BYU Study Clarifies Misunderstood Motivations Behind IPOs


A face-off between academics and chief financial officers may not sound like the most electrifying of showdowns, but a new Brigham Young University study that pits generally accepted theories against real-world behavior has important implications for investors considering companies' initial public offerings.

Flying in the face of the theory that companies go public to minimize the cost of the money they need to grow, the research by business professors James C. Brau and Stanley E. Fawcett reveals that the most important motivation for an initial public offering is to create public shares for use in future acquisitions.

Academics argue that at some point a company will run out of its own money and will be unable to take on more debt without paying exorbitant interest rates. With bank financing out of the question, a business would be forced to raise money via an initial public offering to minimize the cost of money needed to grow.

"It's here that we find one of the biggest disconnects between (CFO) practitioners and academics," said Brau, an associate professor of finance in the Marriott School of Management. "The practitioners say that they aren't going public to minimize the cost of capital, which the academics think is a primary reason, but to create this currency for acquisitions."

Once a company is public, it has easily traded shares that act as a currency for acquiring and being acquired, said Brau. "The company can either use shares to buy other companies in so-called 'stock transactions,' or be bought itself."

One highly publicized example of such a transaction was when Yahoo! purchased newly public Broadcast.com in 1999 from Mark Cuban for a reported $5.7 billion in Yahoo! stock, which Cuban eventually sold and used to buy the NBA's Dallas Mavericks.

The study, published in the Feb. 15 issue of the "Journal of Finance," details Brau and Fawcett's work surveying 336 CFOs from a mix of companies that had successfully gone public, withdrawn a bid to go public or chosen never to go public. The researchers used the companies' responses to determine how well attitudes and practices meshed with the latest academic ideas regarding IPOs and compared survey results to publicly available financial data to see how well survey results reflected actual performance.

"In some cases we found that the academic theory was well grounded and that the CFOs agreed with what academics had concluded," said Brau, the Goldman Sachs Faculty Fellow at BYU. "In other cases, mainly in issues surrounding motivation and timing, we found that there was a little bit of a disjoint between the CFOs and academia."

Post-IPO data confirmed that there is a higher incidence of newly public companies that participate in mergers and acquisitions relative to established companies, said Brau. But the data also revealed a twist. Companies that have recently completed an IPO are more likely to be acquirers than to be acquired.

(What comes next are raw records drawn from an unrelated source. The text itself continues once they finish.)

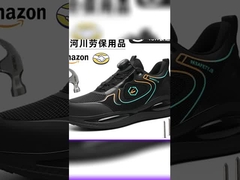 Ασφαλιστικά παπούτσια μικροϊνών με ατσάλινα δάχτυλα αντι-σπάσιμο αντι-κοπή Kevlarr μεσαία σόλα καουτσούκ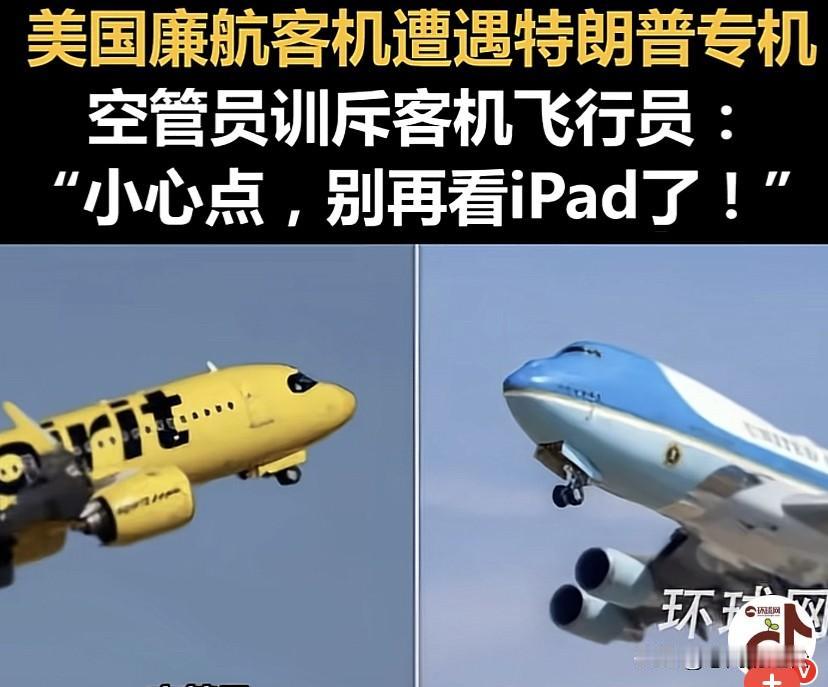 特朗普这次访英刚出门就遇不利！空军一号刚起飞不久就差点被精神航空运营的空客A32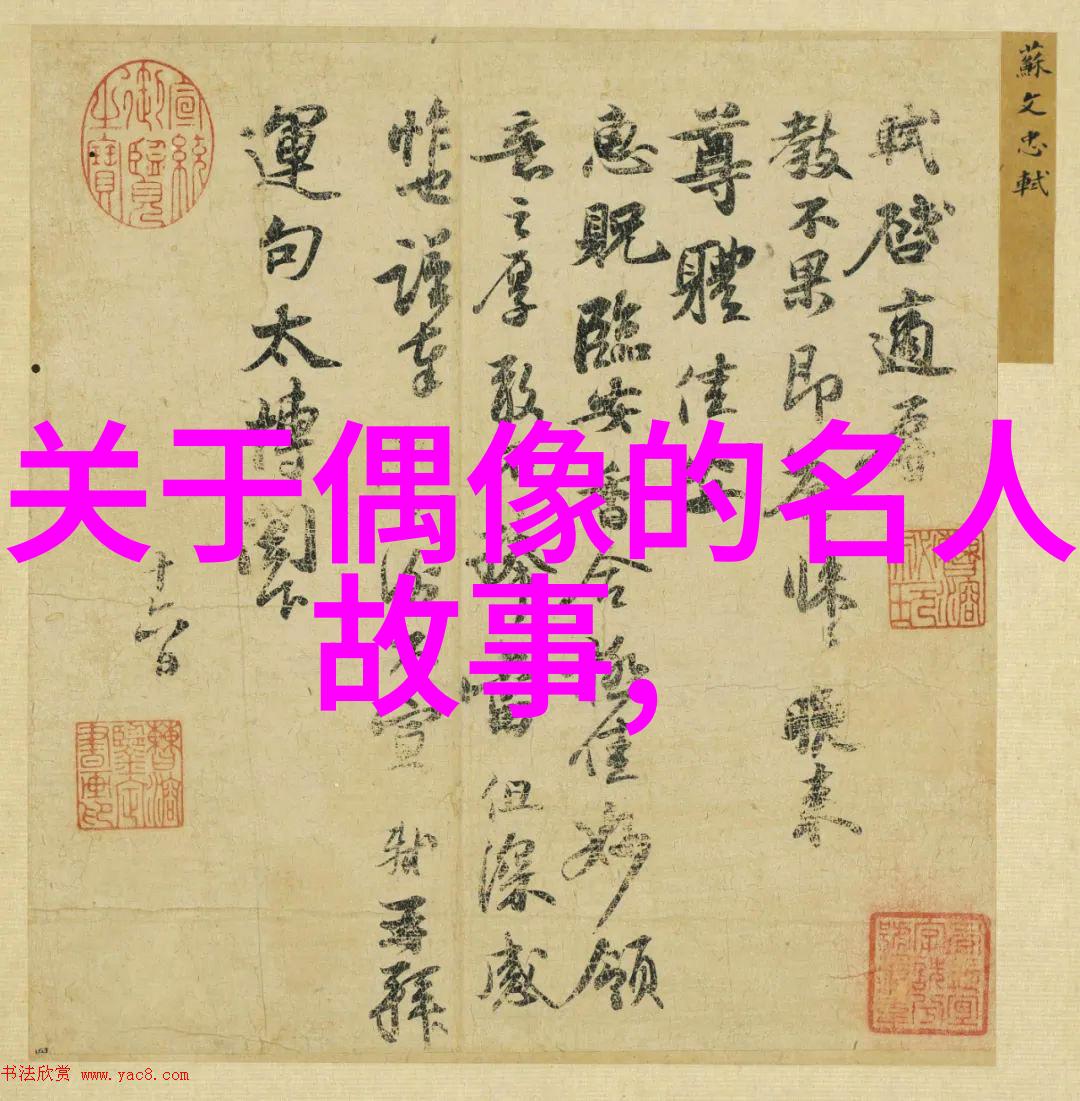 普劳图斯名言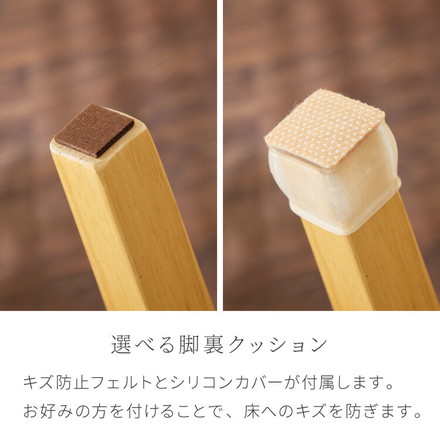ダイニングチェア 2脚セット セナ シリコンカバー付き 背もたれ 木製 イス チェア 天然木 おしゃれ ダイニング チェア チェアー 2点セット 肘なし 肘無し 食卓椅子 2脚 おしゃれ PVCアイボリー×ホワイト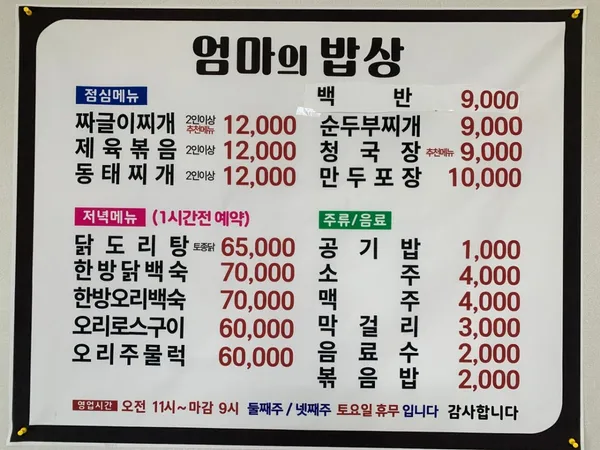 엄마의밥상 사진 5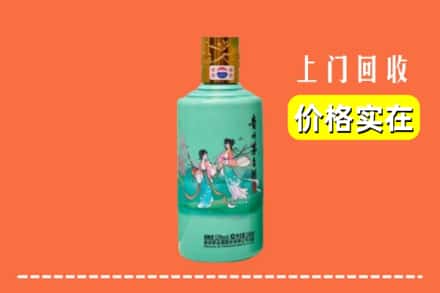 包头市达尔罕茂明安回收24节气茅台酒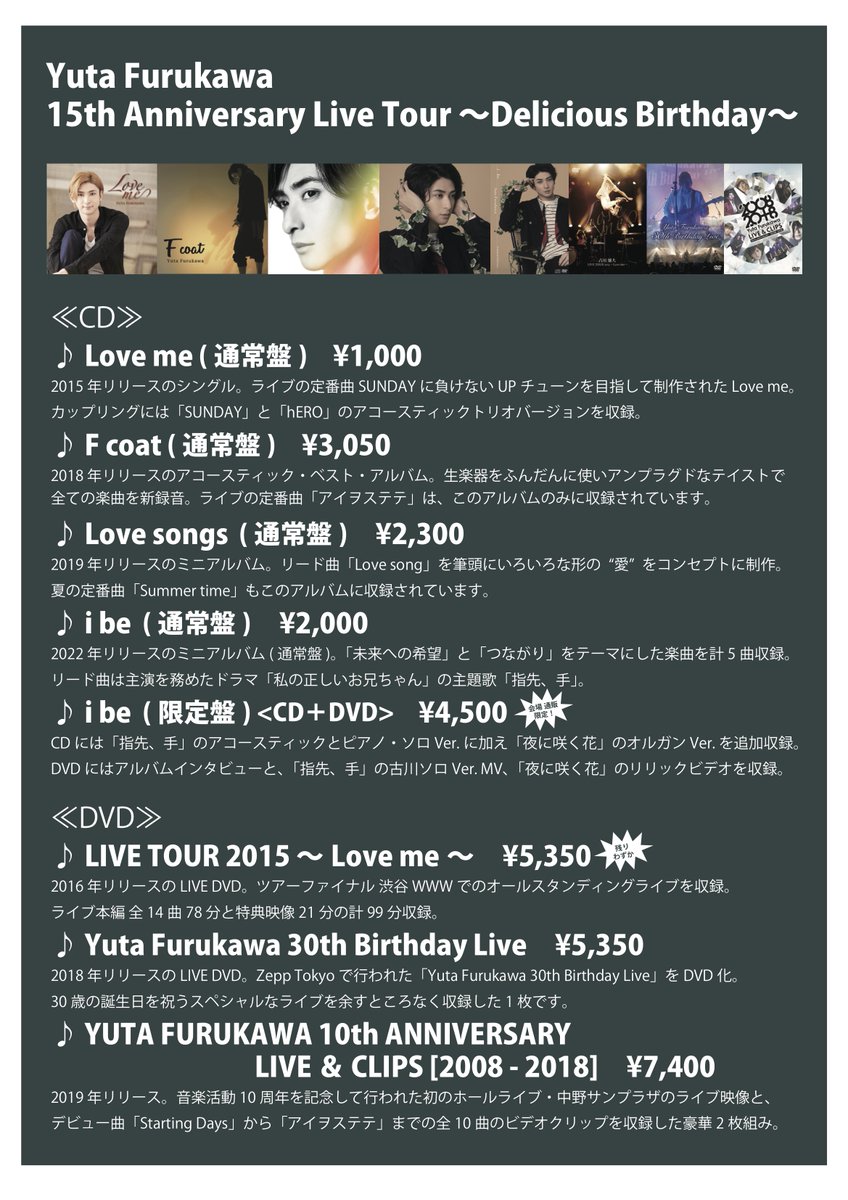 Yuta Furukawa
15th Anniversary Live Tour 〜Delicious Birthday〜
東京ガーデンシアター

いよいよツアーファイナル！
明日7/9もCD・DVD、先行販売させていただきます
会場・通販とも残り少ない商品ございます
お早めにお買い求めください

先行販売 15:45～17:10

通販↓
shinko-music-shop.com/?mode=cate&cbi…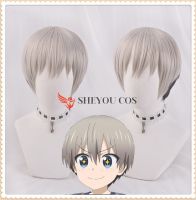 Uzaki-Chan Wants To Hang Out! Hana Uzaki Wig Cosplay Uzaki-Chan Wants To Play! Halloween Short Wig Gray Black Gradient Synthetic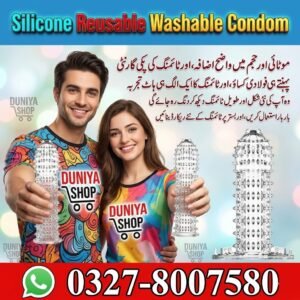 Silicone Reusable Washable Condom
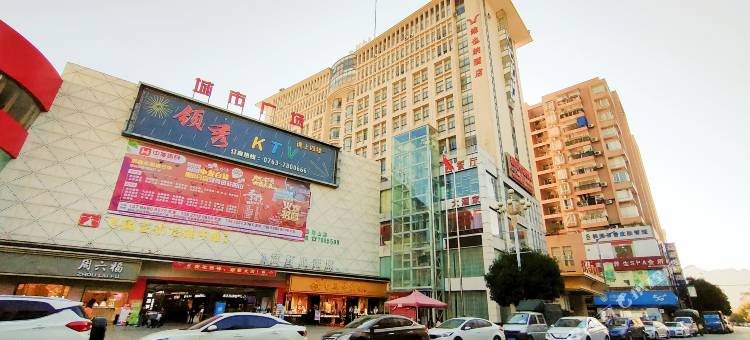 维也纳酒店(清远阳山店)图片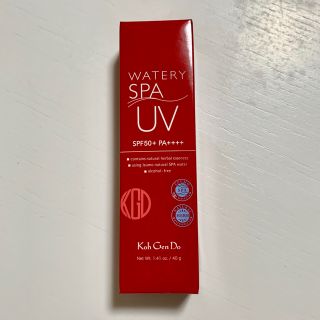 コウゲンドウ(江原道(KohGenDo))の★新品・未開封★江原道 ウォータリーUVジェル 40g(日焼け止め/サンオイル)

"To be honest, that was surprising to me," said Brau. "I thought companies would go public and get gobbled up, but the data show the opposite. Publicly available data suggests that newly public firms are using their new shares to grow through acquisition."

Brau and Fawcett's research should give the average investor a better, more cautious understanding of why a company chooses to go public, said Brau.

"It's not just as simple as a company needs more money to take things to the next level," he said. "Many times, that's not the reason a company is going public at all."

The study's second main finding focused on why companies choose to time their IPOs when they do.

"What we found – and it's not surprising – is that insiders are opportunistic, seeking to take their companies public when they can get the highest stock price," said Brau. "We've known about this in the past, but our survey gives evidence that it's a strategic decision. This is one of the reasons that secondary investors often overpay for an IPO."

Furthermore, the data showed that companies backed by venture capital funding tend to be more aggressive when it comes to timing an IPO, said Brau. "Companies often use overall market and industry conditions to judge the strength of the market when they go public, and not IPO market conditions, as was previously thought by some."

Brau also noted that all of these timing issues advocate caution when investing in IPOs.

"Sure, you have your 'Googles' that shoot to the moon, but investors need to understand that, on average, IPOs under perform similar, seasoned companies over the long run."